KROKODIL

Text: Robert Pally

Fotos: Archiv Düde Dürst

Krokodil waren Ende der 1960er Jahre Pioniere der Schweizer Psychedelik- Progressive-, und Blues-Rock-Szene. Die 1969 ins Leben gerufene Zürcher Band um Hardy Hepp (Hand In Hand, Heppchor, Solo, Moderator die Musiksendung “Hits A Gogo”, u.a.) Düde Dürst (Les Sauterelles, Hand In Hand, Jo Geilo Heartbreakers, Dodo Hug, u.a. ), Terry Stevens (The Victors), Mojo Weideli (The Crockets, New Nadir, Anselmo Trend) und Walty Anselmo (Walty Anselmo Set,  Anselmo Trend) veröffentlicht jetzt ihre ersten, bis dato unveröffentlichten Aufnahmen auf LP. Im Interview redet Schlagzeuger Düde Dürst über den ersten Auftritt, Coversongs, Filmmusik, Eigenständigkeit, Drogen und Zigarettenwerbung.

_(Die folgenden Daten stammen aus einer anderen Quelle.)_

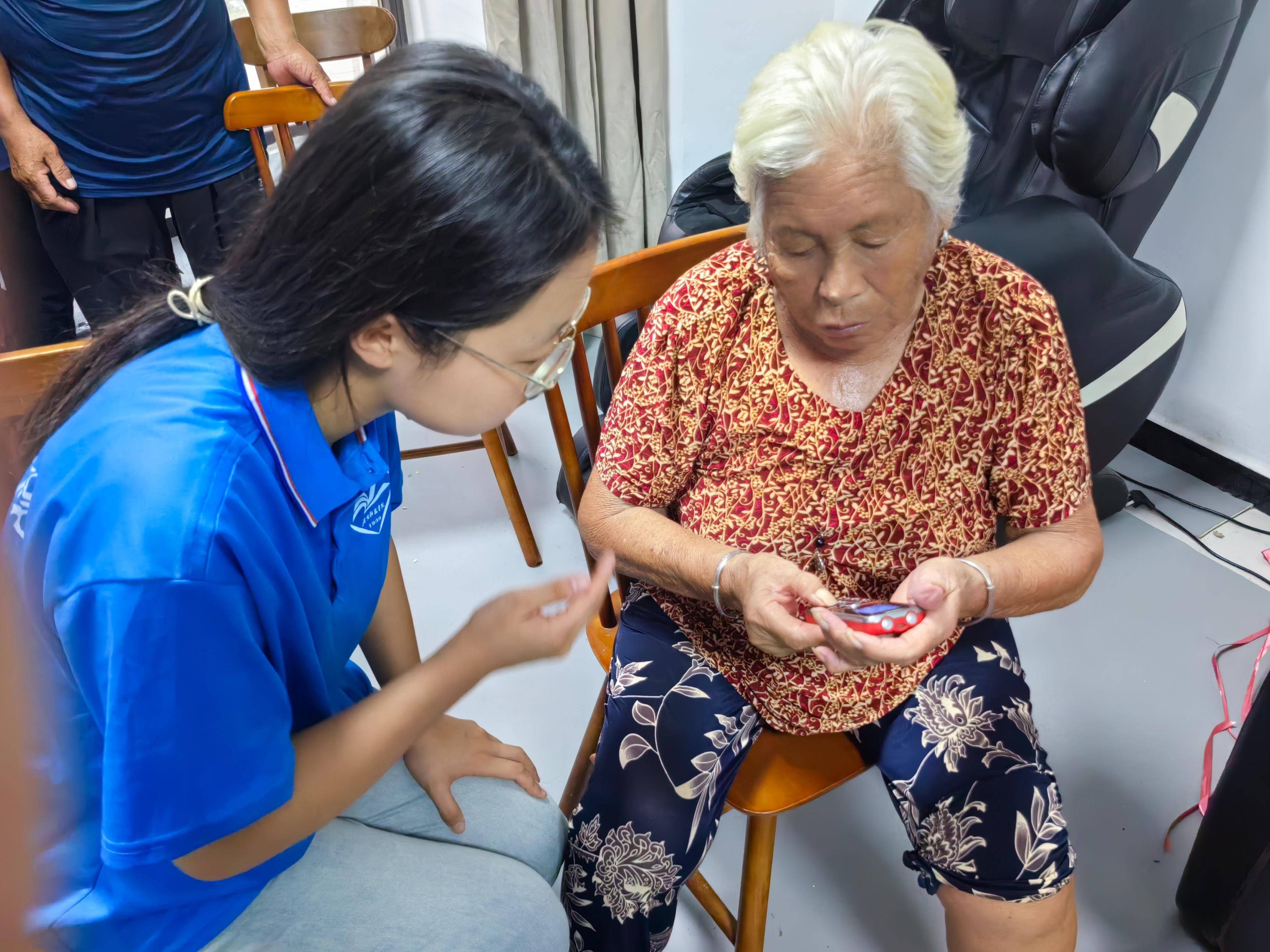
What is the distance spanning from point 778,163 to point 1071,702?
117 centimetres

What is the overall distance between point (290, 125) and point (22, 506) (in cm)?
141

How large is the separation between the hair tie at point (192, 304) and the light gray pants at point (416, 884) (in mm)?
532

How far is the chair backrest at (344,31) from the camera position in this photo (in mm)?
2020

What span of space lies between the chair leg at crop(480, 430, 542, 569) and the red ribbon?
50.4 inches

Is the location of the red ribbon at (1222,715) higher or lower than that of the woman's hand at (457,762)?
lower

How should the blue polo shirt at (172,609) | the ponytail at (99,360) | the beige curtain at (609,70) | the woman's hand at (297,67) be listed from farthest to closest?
the beige curtain at (609,70)
the woman's hand at (297,67)
the ponytail at (99,360)
the blue polo shirt at (172,609)

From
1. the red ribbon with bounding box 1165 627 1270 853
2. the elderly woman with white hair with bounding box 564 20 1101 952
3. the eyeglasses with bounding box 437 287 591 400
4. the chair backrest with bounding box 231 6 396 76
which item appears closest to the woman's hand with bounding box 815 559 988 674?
the elderly woman with white hair with bounding box 564 20 1101 952

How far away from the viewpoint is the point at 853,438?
104 centimetres

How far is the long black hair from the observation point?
67 centimetres

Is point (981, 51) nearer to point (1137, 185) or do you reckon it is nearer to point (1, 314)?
point (1137, 185)

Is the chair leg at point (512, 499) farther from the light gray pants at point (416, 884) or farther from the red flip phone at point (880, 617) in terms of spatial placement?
the red flip phone at point (880, 617)

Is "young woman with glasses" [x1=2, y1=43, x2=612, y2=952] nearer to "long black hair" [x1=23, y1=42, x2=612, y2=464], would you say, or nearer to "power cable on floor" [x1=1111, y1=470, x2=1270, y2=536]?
"long black hair" [x1=23, y1=42, x2=612, y2=464]

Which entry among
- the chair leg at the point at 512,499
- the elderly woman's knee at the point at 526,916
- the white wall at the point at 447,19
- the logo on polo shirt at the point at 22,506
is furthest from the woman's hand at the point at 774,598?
the white wall at the point at 447,19

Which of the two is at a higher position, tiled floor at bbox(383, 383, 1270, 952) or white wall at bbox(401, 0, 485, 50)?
white wall at bbox(401, 0, 485, 50)
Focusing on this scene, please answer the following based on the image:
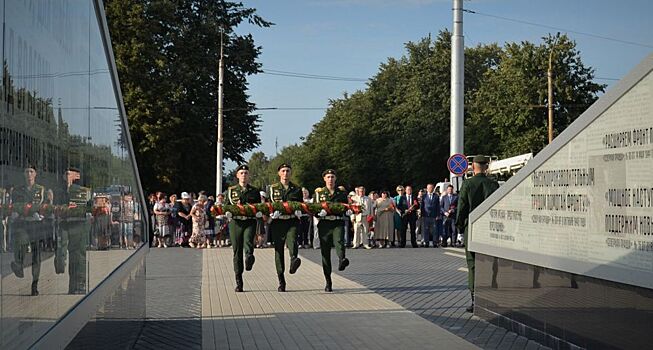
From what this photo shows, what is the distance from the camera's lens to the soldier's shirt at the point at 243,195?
15.0 metres

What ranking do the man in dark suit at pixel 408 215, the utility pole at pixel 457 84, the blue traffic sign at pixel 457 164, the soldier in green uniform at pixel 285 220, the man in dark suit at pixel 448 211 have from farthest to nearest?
1. the man in dark suit at pixel 408 215
2. the man in dark suit at pixel 448 211
3. the utility pole at pixel 457 84
4. the blue traffic sign at pixel 457 164
5. the soldier in green uniform at pixel 285 220

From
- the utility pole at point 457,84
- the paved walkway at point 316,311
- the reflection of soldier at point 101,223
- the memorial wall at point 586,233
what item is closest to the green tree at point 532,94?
the utility pole at point 457,84

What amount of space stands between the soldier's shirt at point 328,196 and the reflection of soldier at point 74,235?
405 inches

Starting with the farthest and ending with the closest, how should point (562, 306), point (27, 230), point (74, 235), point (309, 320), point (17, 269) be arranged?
point (309, 320)
point (562, 306)
point (74, 235)
point (27, 230)
point (17, 269)

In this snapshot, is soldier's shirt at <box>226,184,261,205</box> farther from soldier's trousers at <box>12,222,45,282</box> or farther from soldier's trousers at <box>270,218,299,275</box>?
soldier's trousers at <box>12,222,45,282</box>

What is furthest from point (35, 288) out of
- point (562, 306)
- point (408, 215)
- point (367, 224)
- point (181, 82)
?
point (181, 82)

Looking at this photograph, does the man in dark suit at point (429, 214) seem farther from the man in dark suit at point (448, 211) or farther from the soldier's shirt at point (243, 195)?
the soldier's shirt at point (243, 195)

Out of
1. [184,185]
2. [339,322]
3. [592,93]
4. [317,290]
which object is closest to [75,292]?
[339,322]

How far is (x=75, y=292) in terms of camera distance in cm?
421

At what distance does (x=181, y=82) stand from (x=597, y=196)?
44.1 metres

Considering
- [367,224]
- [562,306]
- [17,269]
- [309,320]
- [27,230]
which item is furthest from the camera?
[367,224]

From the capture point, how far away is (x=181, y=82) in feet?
166

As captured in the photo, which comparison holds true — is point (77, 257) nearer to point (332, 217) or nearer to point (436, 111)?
point (332, 217)

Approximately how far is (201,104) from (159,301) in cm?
3915
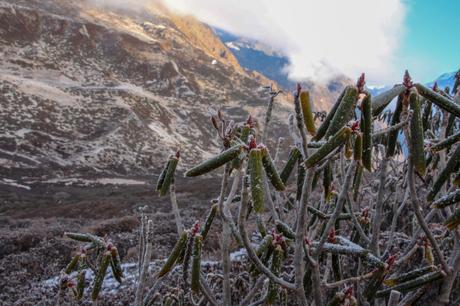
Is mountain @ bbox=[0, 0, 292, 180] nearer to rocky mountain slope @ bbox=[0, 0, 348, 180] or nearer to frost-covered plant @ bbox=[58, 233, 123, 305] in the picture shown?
rocky mountain slope @ bbox=[0, 0, 348, 180]

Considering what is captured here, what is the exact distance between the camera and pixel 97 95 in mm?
56031

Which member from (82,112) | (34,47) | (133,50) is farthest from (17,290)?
(133,50)

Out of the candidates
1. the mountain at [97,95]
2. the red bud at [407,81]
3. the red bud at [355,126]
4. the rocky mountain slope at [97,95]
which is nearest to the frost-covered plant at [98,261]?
the red bud at [355,126]

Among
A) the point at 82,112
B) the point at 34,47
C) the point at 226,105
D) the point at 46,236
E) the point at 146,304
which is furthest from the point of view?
the point at 226,105

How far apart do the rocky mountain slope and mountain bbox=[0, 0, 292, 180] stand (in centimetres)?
14

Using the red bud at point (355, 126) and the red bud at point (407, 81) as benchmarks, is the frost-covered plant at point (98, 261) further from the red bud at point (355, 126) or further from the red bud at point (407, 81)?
the red bud at point (407, 81)

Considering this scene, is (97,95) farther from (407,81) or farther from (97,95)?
(407,81)

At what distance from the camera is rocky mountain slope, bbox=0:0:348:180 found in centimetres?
4066

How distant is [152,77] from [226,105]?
13588mm

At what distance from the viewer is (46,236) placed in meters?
11.7

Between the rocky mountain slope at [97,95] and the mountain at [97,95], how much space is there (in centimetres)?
14

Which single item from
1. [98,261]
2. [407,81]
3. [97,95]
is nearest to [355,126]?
[407,81]

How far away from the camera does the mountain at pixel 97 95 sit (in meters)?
40.7

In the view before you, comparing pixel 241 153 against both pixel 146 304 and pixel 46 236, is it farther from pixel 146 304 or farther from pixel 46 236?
pixel 46 236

“The First Recordings” enthält neben einer LP auch eine DVD mit der Geschichte von Krokodil. Wieso dieser Aufwand?

Die Idee für eine LP/DVD entstand als ich mit der Krokodil-Dokumentation fertig war und ich mir überlegte, wie die DVD herausgeben. Da ich die First Recordings gleichzeitig zusammenstellte und als Master bereit hatte, war für mich klar, beides in einem Paket zu veröffentlichen.

Die Absicht hinter der DVD?

Über Krokodil wurde viel geschrieben, aber nie eine Doku erstellt. Da ich wahrscheinlich das grösste Krokodil Archiv von Bildern, Movies und Audio habe, habe ich vor ca. vier Jahren damit begonnen, eine solche Doku zu erstellen.

Wieso habt ihr euch entschieden, “The First Recordings” nur als LP zu veröffentlichen?

Als wir für diese Aufnahmen im Studio waren gab es noch keine CD. Also war es für mich naheliegend und auch authentisch, das auf Vinyl zu pressen. Vielleicht werde ich das Album später noch zum Download anbieten.

Inwiefern ist Krokodil “Still A Part Of Me (you)” (Titel der DVD)?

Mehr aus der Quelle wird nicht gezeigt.